Challenge for May

Build Fluency in one wild edible plant!

Urban Scout’s cool fluency idea regarding eating wild food as March’s Challenge:

...I would say the first thing would be to find ONE plant that you can eat, and spend the week eating it with every meal. This would limit your process and build fluency in just the one plant. I would further suggest making at least one or two of the same meal each day, as a way of building the "technique: Same Conversation."

So for May, a challenge: exactly what he said. :slight_smile:

Feel free to post if you want to take on this challenge this month, any progress in deciding on a plant, harvesting it, cooking, and how it went, what it taught you, and anything else you want to say!

Bon appetite!

Dan I owe you and everyone else who is doing these monthly challenges a big apology. I’ve been spending an inordinate amount of time in the hospital. My wife had to get both hips replaced. She has lupus and that caused both hips to fail. Wait for an article about lupus and rewilding. Believe it or not, her lupus is one of the things that has brought me into rewilding.

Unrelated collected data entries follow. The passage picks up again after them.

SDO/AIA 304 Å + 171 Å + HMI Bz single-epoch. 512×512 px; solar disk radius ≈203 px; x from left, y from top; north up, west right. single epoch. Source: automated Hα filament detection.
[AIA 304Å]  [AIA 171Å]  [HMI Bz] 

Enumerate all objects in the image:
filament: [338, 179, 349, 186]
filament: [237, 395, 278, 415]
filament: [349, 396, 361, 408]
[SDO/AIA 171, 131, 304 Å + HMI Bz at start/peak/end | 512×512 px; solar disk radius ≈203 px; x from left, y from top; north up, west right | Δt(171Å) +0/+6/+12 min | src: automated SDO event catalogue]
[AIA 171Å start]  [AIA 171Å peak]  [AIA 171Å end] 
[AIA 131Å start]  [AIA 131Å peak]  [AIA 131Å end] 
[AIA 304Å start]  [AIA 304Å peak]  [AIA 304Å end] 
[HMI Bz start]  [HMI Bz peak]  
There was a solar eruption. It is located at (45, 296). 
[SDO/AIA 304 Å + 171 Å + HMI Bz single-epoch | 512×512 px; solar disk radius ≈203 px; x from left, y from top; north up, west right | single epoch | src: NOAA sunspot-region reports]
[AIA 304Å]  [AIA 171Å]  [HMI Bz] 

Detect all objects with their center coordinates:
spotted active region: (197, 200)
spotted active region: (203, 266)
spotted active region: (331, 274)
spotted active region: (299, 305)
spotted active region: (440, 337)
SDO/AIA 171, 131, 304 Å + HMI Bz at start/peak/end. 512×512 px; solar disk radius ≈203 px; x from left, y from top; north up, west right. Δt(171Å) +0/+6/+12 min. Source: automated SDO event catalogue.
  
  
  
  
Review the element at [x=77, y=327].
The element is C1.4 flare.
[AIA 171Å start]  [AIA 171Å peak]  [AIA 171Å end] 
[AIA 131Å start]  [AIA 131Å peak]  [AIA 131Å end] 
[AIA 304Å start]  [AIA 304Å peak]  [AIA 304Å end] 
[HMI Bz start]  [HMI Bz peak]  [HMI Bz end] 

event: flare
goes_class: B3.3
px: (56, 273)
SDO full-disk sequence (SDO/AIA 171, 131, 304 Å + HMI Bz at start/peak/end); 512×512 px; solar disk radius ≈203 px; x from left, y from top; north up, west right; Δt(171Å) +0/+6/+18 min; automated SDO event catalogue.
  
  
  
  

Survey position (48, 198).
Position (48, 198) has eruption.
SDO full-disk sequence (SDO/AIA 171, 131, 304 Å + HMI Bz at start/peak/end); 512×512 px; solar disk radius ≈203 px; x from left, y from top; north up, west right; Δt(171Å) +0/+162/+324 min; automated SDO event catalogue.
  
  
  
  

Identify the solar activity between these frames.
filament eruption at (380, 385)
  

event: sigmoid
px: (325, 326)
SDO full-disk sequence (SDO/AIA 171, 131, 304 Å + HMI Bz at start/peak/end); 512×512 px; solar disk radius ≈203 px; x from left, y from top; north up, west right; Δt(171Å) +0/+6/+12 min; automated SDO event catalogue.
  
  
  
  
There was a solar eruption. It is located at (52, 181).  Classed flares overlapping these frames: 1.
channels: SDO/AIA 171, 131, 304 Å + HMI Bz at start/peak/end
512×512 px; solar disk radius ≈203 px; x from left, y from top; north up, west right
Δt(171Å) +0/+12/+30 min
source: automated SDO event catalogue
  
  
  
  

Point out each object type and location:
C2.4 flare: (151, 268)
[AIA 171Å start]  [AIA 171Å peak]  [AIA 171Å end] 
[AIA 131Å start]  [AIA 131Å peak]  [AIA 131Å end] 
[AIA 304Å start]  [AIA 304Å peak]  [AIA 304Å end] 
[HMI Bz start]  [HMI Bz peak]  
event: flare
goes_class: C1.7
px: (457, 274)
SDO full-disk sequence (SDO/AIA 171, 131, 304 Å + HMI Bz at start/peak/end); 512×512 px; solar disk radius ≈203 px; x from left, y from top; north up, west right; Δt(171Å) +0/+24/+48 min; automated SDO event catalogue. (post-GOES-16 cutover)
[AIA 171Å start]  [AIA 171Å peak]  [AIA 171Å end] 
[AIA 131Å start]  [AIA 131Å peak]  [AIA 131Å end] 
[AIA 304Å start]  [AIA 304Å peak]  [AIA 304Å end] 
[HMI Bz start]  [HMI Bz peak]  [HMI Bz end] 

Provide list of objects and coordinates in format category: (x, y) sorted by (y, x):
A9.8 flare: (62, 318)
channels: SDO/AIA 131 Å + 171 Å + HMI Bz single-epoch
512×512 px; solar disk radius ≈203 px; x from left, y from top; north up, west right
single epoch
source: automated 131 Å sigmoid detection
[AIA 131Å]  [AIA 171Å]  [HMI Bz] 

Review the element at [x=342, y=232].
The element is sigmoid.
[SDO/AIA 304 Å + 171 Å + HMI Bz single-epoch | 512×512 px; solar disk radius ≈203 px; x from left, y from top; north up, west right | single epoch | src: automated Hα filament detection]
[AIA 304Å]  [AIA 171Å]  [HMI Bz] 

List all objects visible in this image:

However, I did do a bit of this month’s challenge. I went after rose hips. It’s been a great experience and here are the things I have learned.
• You need to clear out the seeds in them. They have these little hairs that can really irritate your stomach. Luckily I didn’t have to experience that, I learned it from some one else’s experience.
• Even if the rose hip is all shriveled up you can eat it. You just have to rehydrate then in some water and they are fine. They loose a bit of flavor but not enough to really notice in most cases.
• They make a decent tea, but I don’t like tea, but if you get a bunch of them together that aren’t shriveled you can take the outsides and crush them in water to give the water a bit of flavor, the longer you let them sit the better the flavor, or even better clean out the seed and then blend the rest in a blender with some water. Just thought about mixing those in sprite. I’ll have to try that when I find some more.
• They supposedly make a good jam, but if you are foraging them from the wild you need A LOT of them and so I have yet to gather that many.
• Domesticated rose hips are much larger than wild ones. I don’t know about flavor yet since I can’t find any domestic rose hips available this time of year.
• I like them completely raw. You just scrape the outsides off with your teeth, to avoid eating the seeds. It’s kind of a vitamin C pill but with some sweetness that makes it taste really neat.
• I’m not sure you will ever actually get full foraging rose hips. There is not much flesh on each one, so to make a meal of it would take many many hips.
• I’ve found that at least where I live the best place to find wild roses is by the rivers.

I’m a bit harried right now and I haven’t thought of anything yet for June’s challenge. Dan, do you have any ideas? My wife is getting better, though we just a minor setback, but that shouldn’t be too big of an issue.

Interesting observations. I wonder how you removed the seeds? I’ve seen lots of the wild multiflora rose hips but not had a good method to remove the seeds to do anything much with them. Yeah, those hairs can sting the inside of the mouth too :o

I went with Dandelions in May. Don’t really recall too much off hand, but did learn the yellow part has no bitterness, and the whole thing is edible. Never tried the coffee, too lazy, I guess.

Have an idea for July, will post. Have one for August?